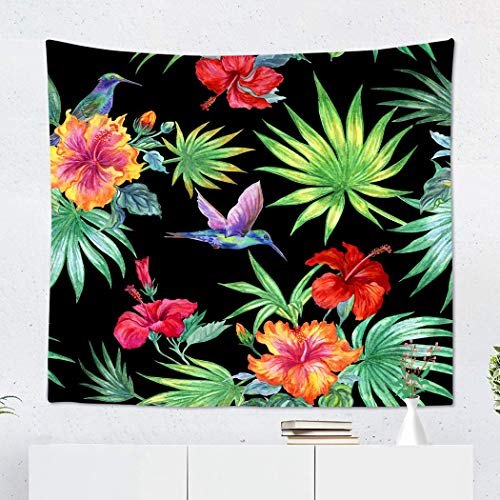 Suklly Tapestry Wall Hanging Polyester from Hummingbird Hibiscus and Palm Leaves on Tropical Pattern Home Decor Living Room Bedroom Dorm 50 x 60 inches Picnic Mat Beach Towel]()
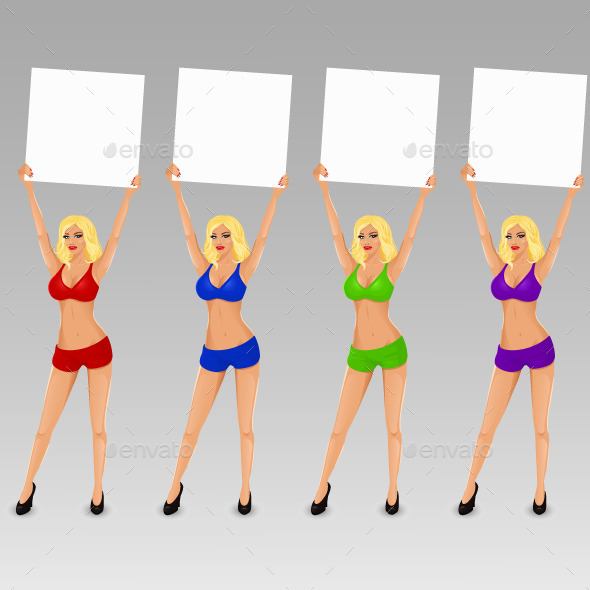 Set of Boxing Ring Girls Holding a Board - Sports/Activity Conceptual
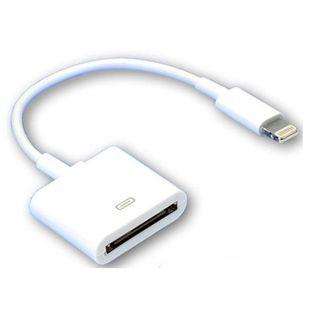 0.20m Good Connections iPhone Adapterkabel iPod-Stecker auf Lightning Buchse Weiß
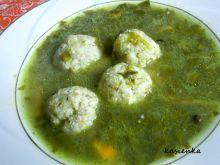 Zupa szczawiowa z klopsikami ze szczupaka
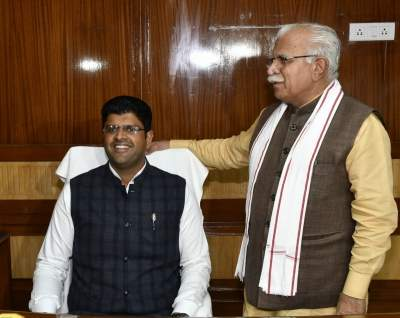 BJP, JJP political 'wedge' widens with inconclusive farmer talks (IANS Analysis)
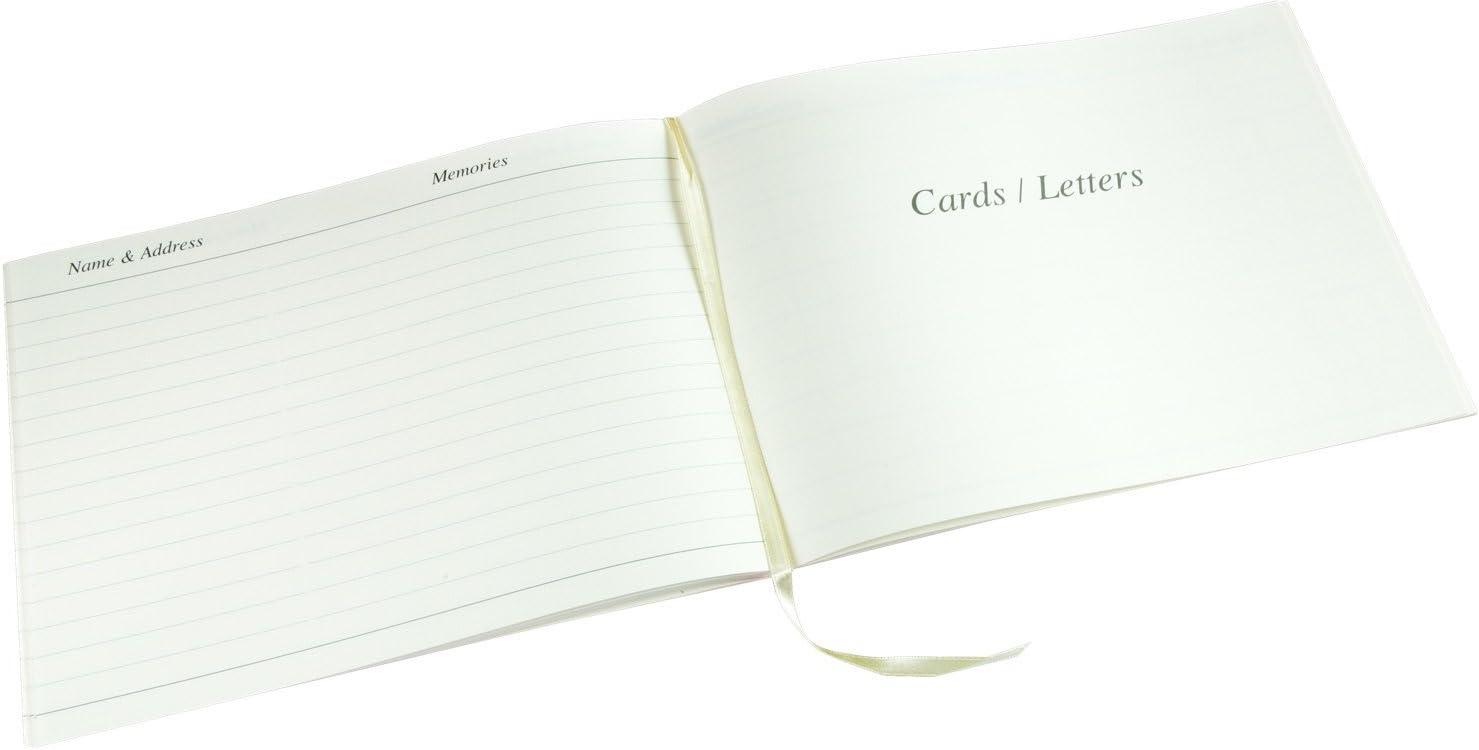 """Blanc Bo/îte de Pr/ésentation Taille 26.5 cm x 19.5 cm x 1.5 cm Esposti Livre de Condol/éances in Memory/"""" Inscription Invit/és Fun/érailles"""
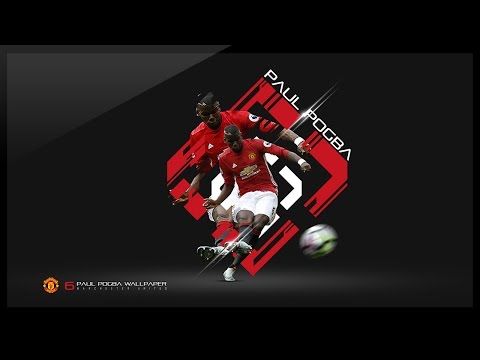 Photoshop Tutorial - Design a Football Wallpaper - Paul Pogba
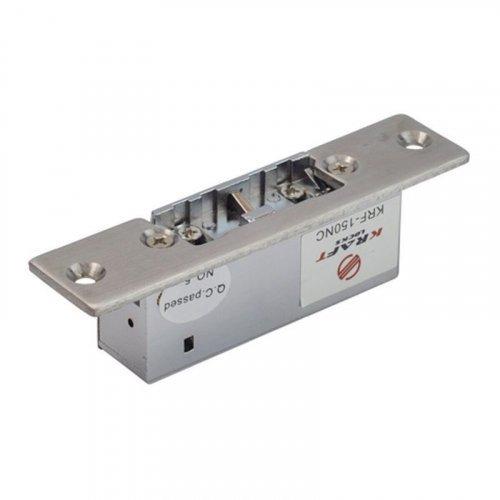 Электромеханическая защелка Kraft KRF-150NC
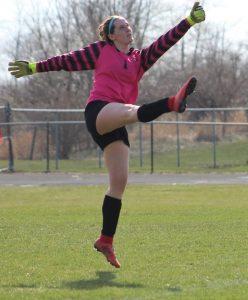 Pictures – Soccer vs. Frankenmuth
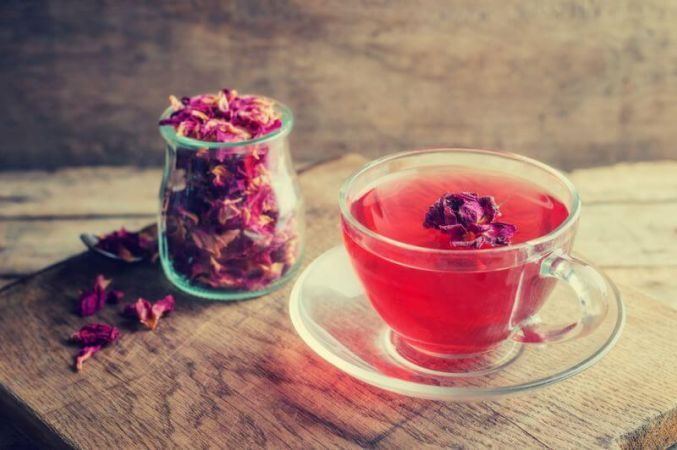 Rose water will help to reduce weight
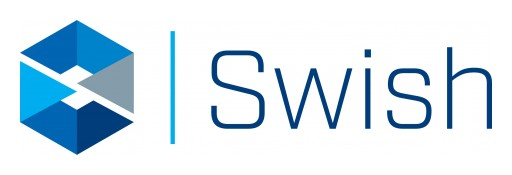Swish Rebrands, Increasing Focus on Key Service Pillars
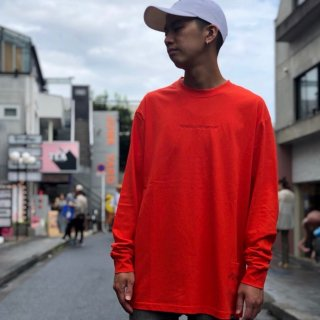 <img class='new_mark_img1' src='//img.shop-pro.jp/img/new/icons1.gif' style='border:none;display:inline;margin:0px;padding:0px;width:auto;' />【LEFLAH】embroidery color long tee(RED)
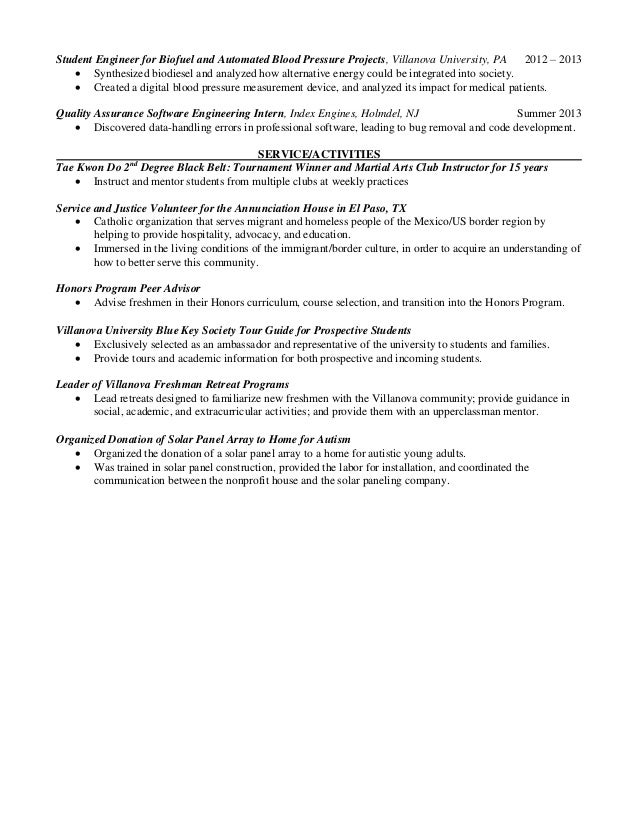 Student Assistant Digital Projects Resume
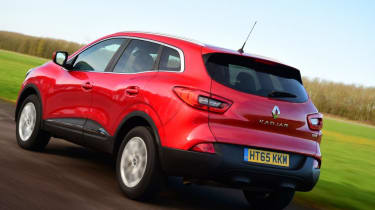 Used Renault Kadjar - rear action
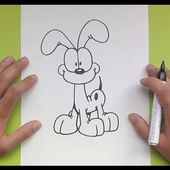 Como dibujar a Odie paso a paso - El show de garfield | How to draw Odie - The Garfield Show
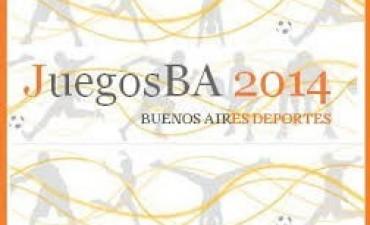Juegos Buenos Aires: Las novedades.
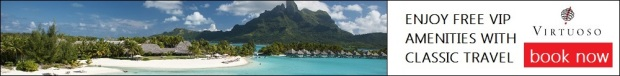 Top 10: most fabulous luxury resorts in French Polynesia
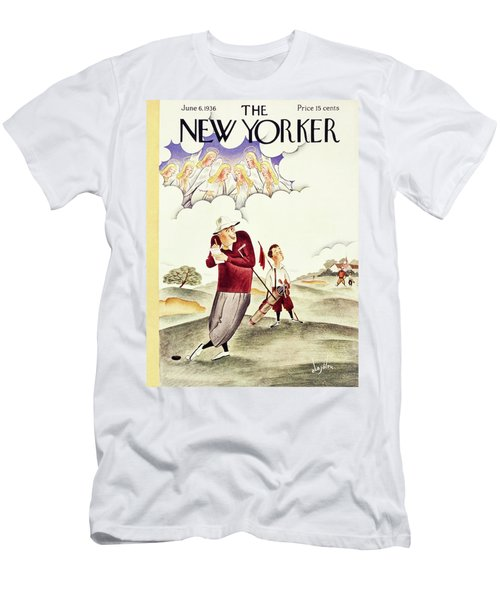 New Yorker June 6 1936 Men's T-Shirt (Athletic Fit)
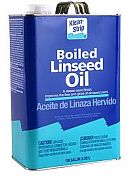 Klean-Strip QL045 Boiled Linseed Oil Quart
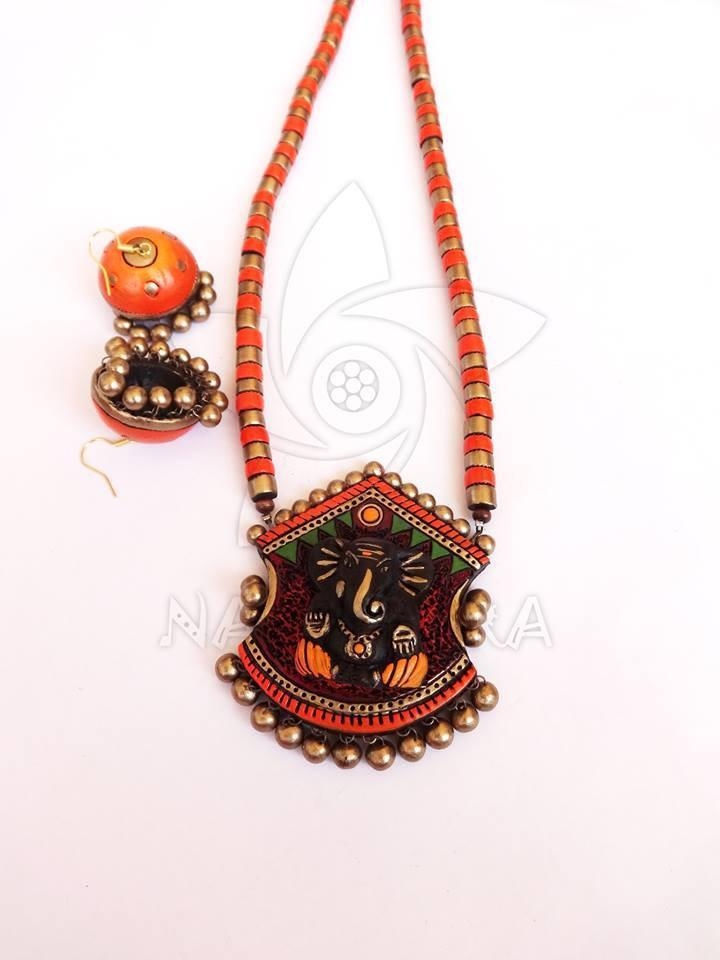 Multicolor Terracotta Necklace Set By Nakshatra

Work to complete: Rewrite the data above exactly as given, but omit the images.

Exercise solution:
 Suklly Tapestry Wall Hanging Polyester from Hummingbird Hibiscus and Palm Leaves on Tropical Pattern Home Decor Living Room Bedroom Dorm 50 x 60 inches Picnic Mat Beach Towel]()
 Set of Boxing Ring Girls Holding a Board - Sports/Activity Conceptual
 0.20m Good Connections iPhone Adapterkabel iPod-Stecker auf Lightning Buchse Weiß
 Zupa szczawiowa z klopsikami ze szczupaka
 BJP, JJP political 'wedge' widens with inconclusive farmer talks (IANS Analysis)
 """Blanc Bo/îte de Pr/ésentation Taille 26.5 cm x 19.5 cm x 1.5 cm Esposti Livre de Condol/éances in Memory/"""" Inscription Invit/és Fun/érailles"""
 Photoshop Tutorial - Design a Football Wallpaper - Paul Pogba
 Электромеханическая защелка Kraft KRF-150NC
 Pictures – Soccer vs. Frankenmuth
 Rose water will help to reduce weight
Swish Rebrands, Increasing Focus on Key Service Pillars
 <img class='new_mark_img1' src='//img.shop-pro.jp/img/new/icons1.gif' style='border:none;display:inline;margin:0px;padding:0px;width:auto;' />【LEFLAH】embroidery color long tee(RED)
 Student Assistant Digital Projects Resume
 Used Renault Kadjar - rear action
 Como dibujar a Odie paso a paso - El show de garfield | How to draw Odie - The Garfield Show
Juegos Buenos Aires: Las novedades.
 Top 10: most fabulous luxury resorts in French Polynesia
 New Yorker June 6 1936 Men's T-Shirt (Athletic Fit)
 Klean-Strip QL045 Boiled Linseed Oil Quart
 Multicolor Terracotta Necklace Set By Nakshatra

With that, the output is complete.